There is an algorithm to automatically group all visits selected:
# Select by data type:
$ defineVisitGroup.py $DATASTORE PFS --where "visit.target_name = 'OBJECT'"
# Select by specifying the observation dates:
$ defineVisitGroup.py $DATASTORE PFS --where "visit.day_obs = 20241025"
If the algorithm produces undesirable results, the command has options that will allow you to specify a group explicitly.
Process Science Data
Now we can run the pipeline process a specific single exposure:
# Single Exposure
pipetask run \
--register-dataset-types -j $CORES -b $DATASTORE \
--instrument $INSTRUMENT \
-i PFS/raw/all,PFS/raw/pfsConfig,PFS/calib \
-o "$RERUN"/reduceExposure \
-p '$DRP_STELLA_DIR/pipelines/reduceExposure.yaml' \
-d "combination = 'object'"
Alternatively, you can run the science pipeline for an entire data collection:
# Science Pipeline
pipetask run \
--register-dataset-types -j $CORES -b $DATASTORE \
--instrument $INSTRUMENT \
-i PFS/raw/all,PFS/raw/pfsConfig,PFS/calib \
-o "$RERUN"/science \
-p '$DRP_STELLA_DIR/pipelines/science.yaml' \
-d "combination = 'object'"
Notice that in the first case we’re running the reduceExposure
pipeline, selecting the object
combinations that we defined earlier. The science
pipeline is similar.
Note that we do not have to run the reduceExposure
pipeline before we run the science
pipeline (a single command is sufficient to run the entire pipeline): the science
pipeline knows how to produce all the necessary intermediate datasets itself, and the above two commands are completely independent: they do not share any intermediate datasets.
However, we could have first run the reduceExposure
pipeline and then fed its outputs into the science
pipeline by including $RERUN/reduceExposure
in the list of input collections for the science
pipeline.
Introduction to Reduction Steps
NOTE: This section is work in progress.
This section will include more detailed descriptions of each of the reduction steps in the science
pipeline.
Retrieve Data Products
There are some important differences in the data products produced by the Gen3 pipeline compared to the Gen2 pipeline. For the sake of efficiency (both in terms of processing time and reduced file numbers), the single-spectrum Gen2 products (pfsSingle
and pfsObject
) are written as multiple-spectrum Gen3 products per cat_id
(pfsCalibrated
and pfsCoadd
).
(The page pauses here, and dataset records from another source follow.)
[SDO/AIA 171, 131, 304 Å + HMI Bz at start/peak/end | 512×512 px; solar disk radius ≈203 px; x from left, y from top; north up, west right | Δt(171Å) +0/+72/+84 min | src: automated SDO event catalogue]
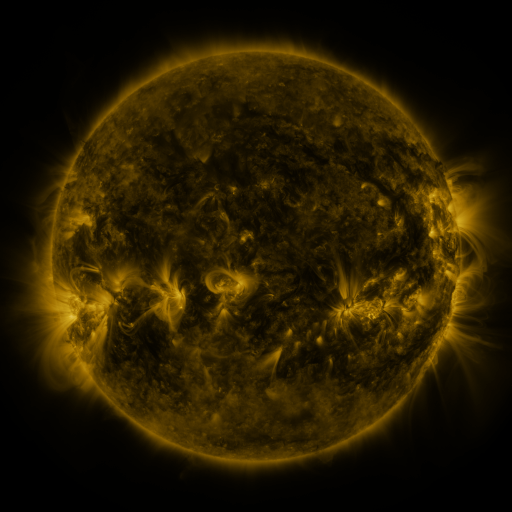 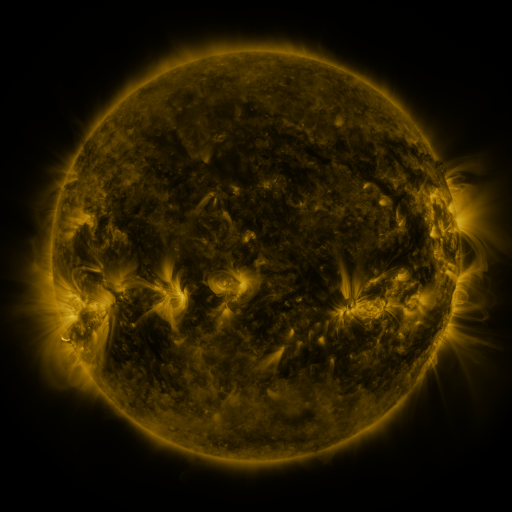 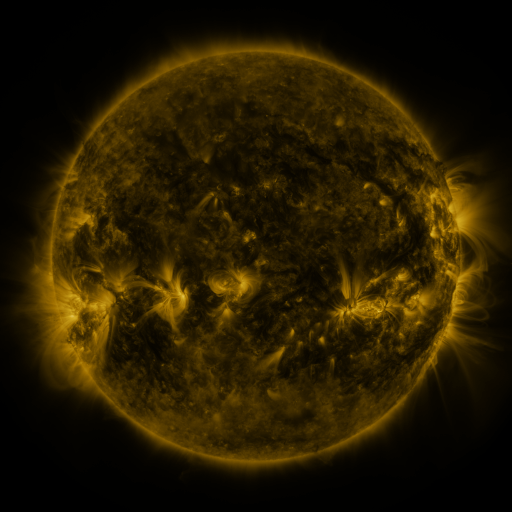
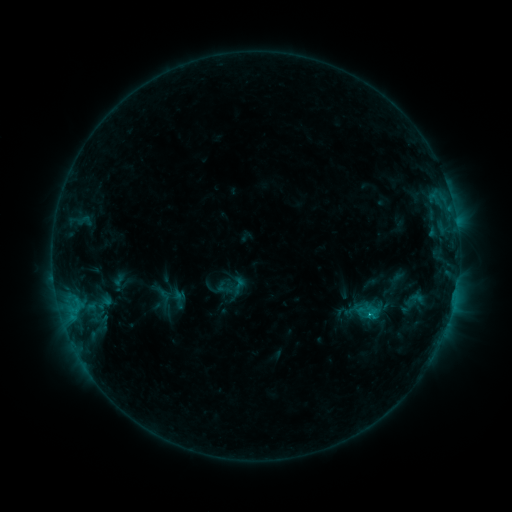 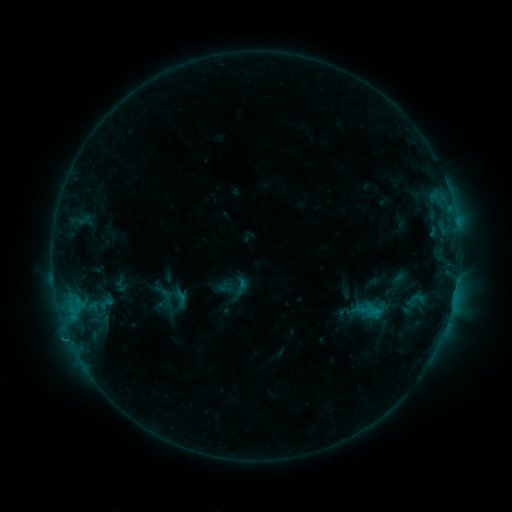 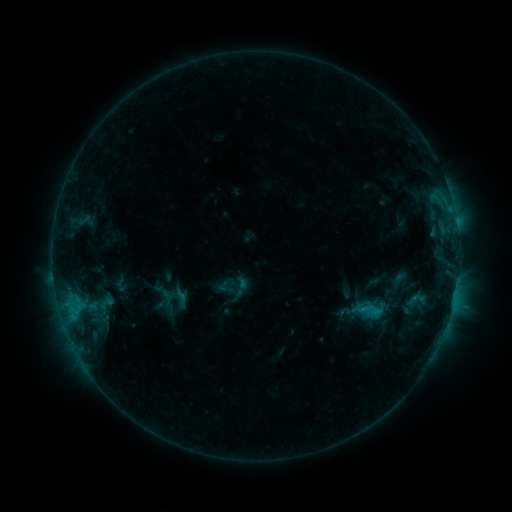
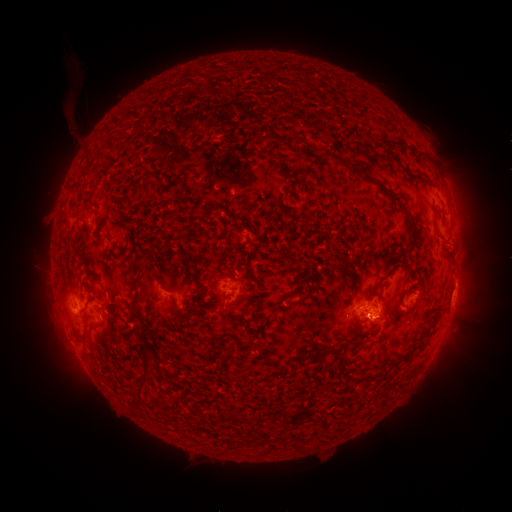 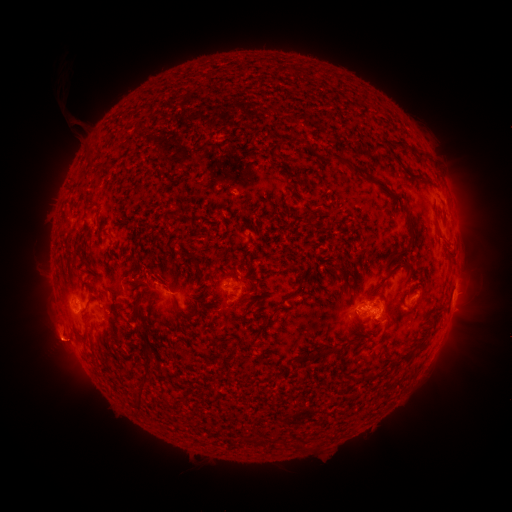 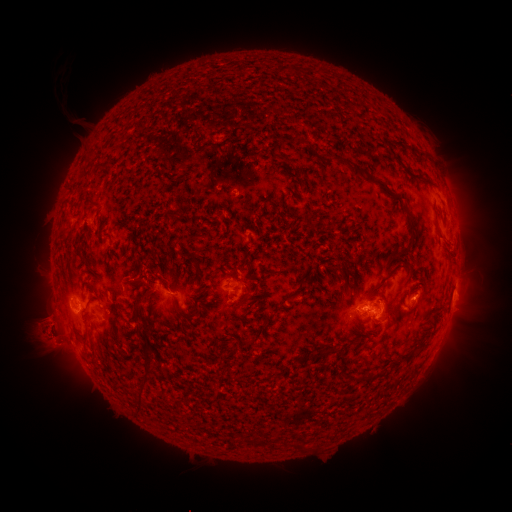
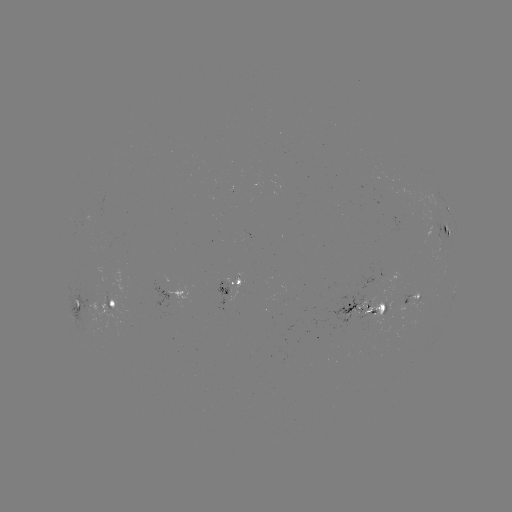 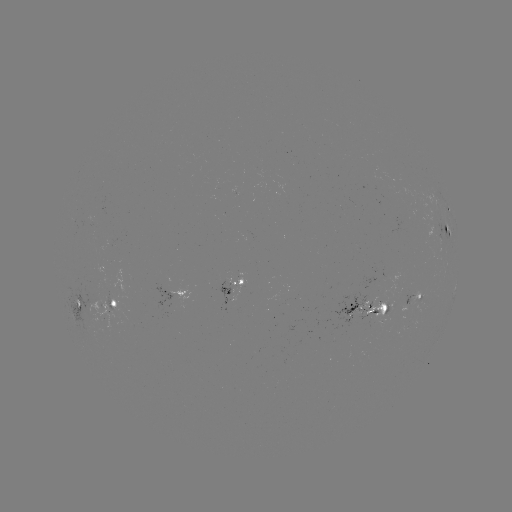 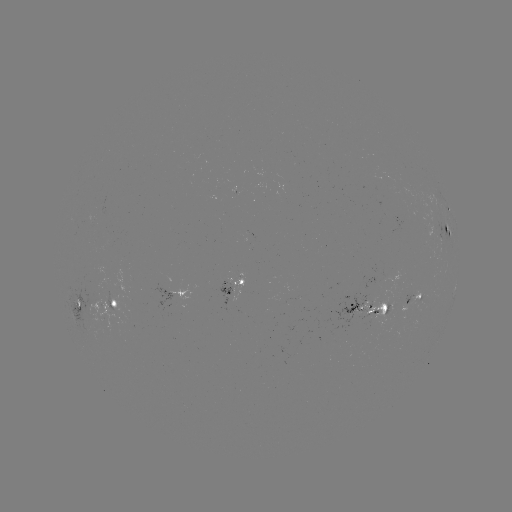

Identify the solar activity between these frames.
emerging-flux region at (359, 308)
The equivalent of a pfsObject
can be retrieved directly from the pfsCoadd
dataset:
from lsst.daf.butler import Butler
butler = Butler.from_config($DATASTORE, collection=["$RERUN/object"])
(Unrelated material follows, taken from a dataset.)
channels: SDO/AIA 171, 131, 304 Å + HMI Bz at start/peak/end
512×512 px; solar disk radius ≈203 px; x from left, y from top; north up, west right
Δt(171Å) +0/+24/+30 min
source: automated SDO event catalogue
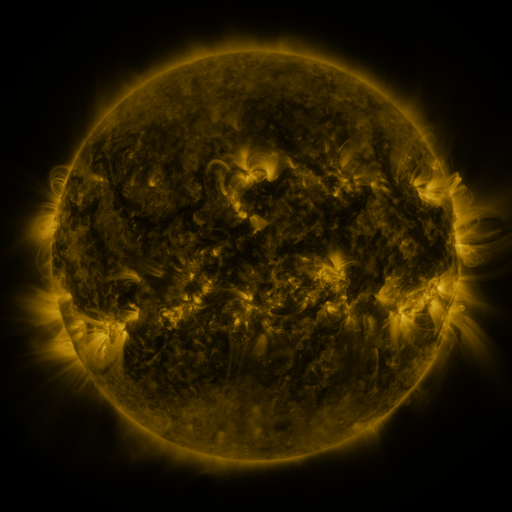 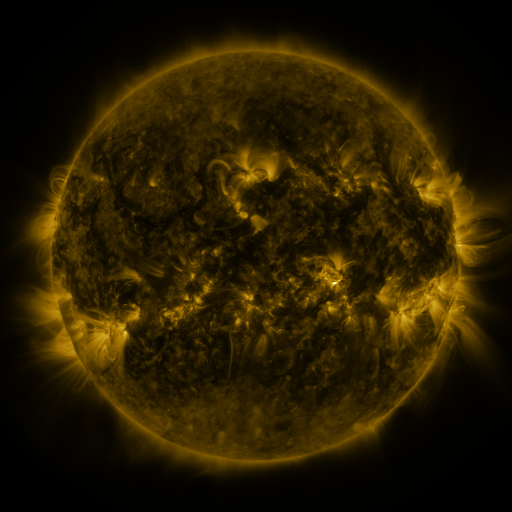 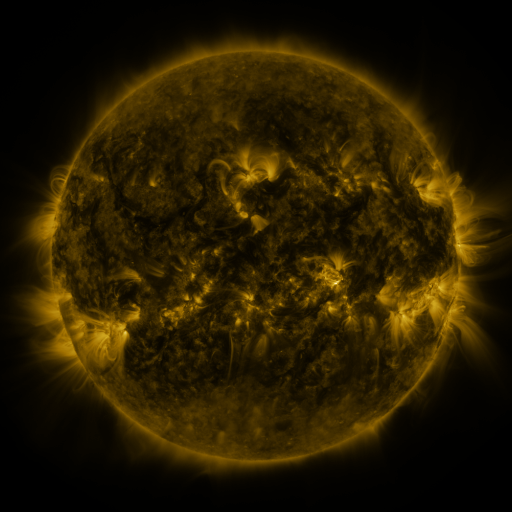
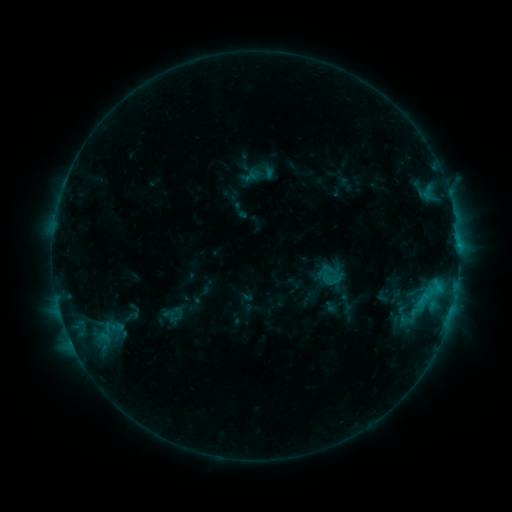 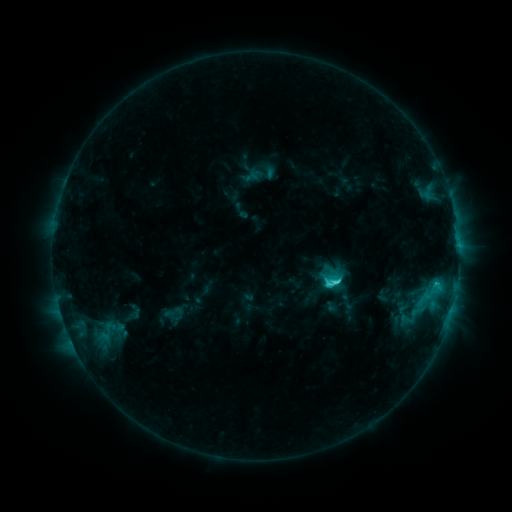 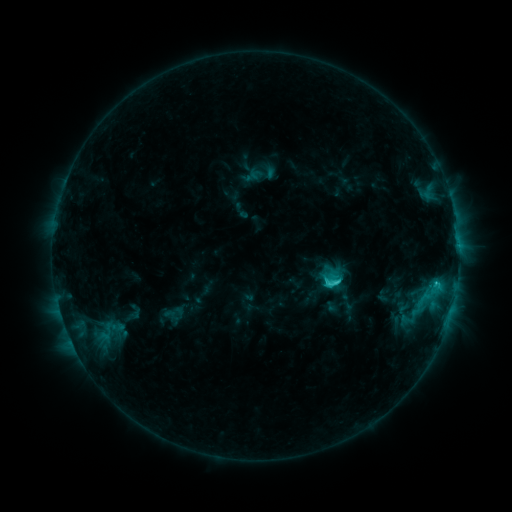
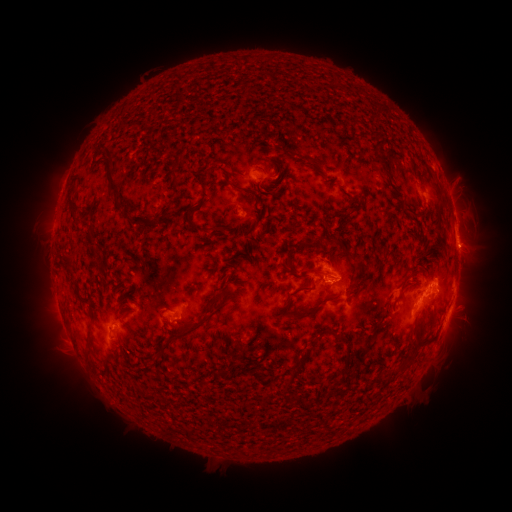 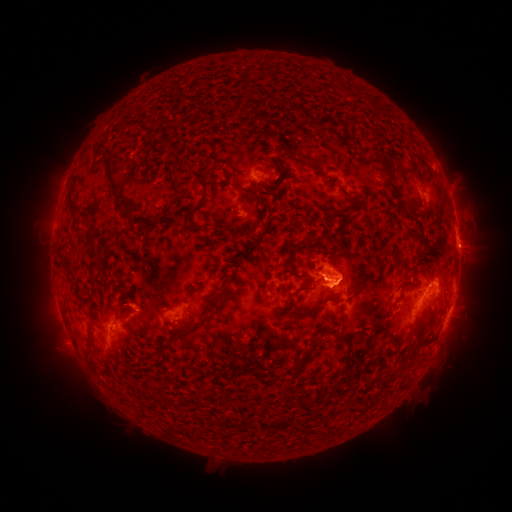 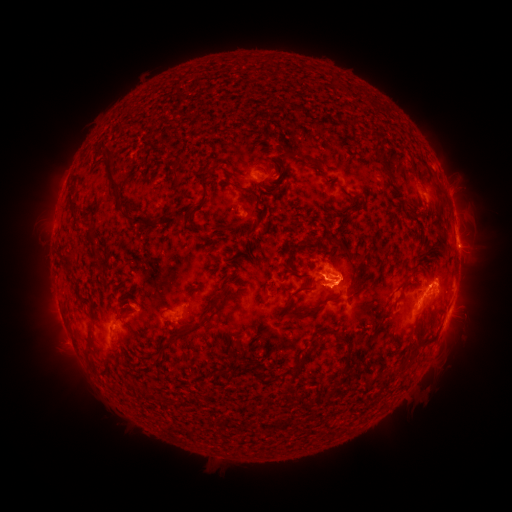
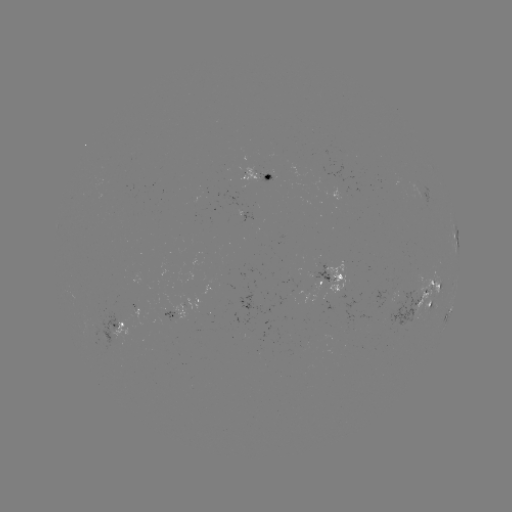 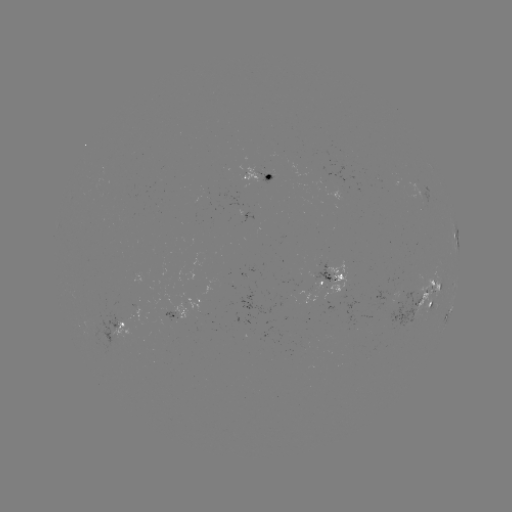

pfsObject = butler.get("pfsCoadd.single", cat_id=1, combination="object", parameters=dict(objId=55))
Note that the objId
needs to be specified in the parameters
dictionary, rather than as a separate argument to the get
method because it’s a parameter for the formatter that reads the dataset and not a dimension of the dataset itself.
Warning
Be refrain from retrieving pfsCoadd.single
in a loop, as it is EXTREMELY inefficient.
Note
In LSST version 26.0.2, the butler
command was butler = Butler($DATASTORE, collection=["$RERUN/object"])
, but in the latest LSST version 28, this is recommended to be butler = Butler.from_config($DATASTORE, collection=["$RERUN/object"])
. Although the former expression may still work, mypy
will deny this construction with reporting "class Butler is an abstract class. Abstract classes must not be instantiated".
In the next section for data analysis, we will only use the latest construction.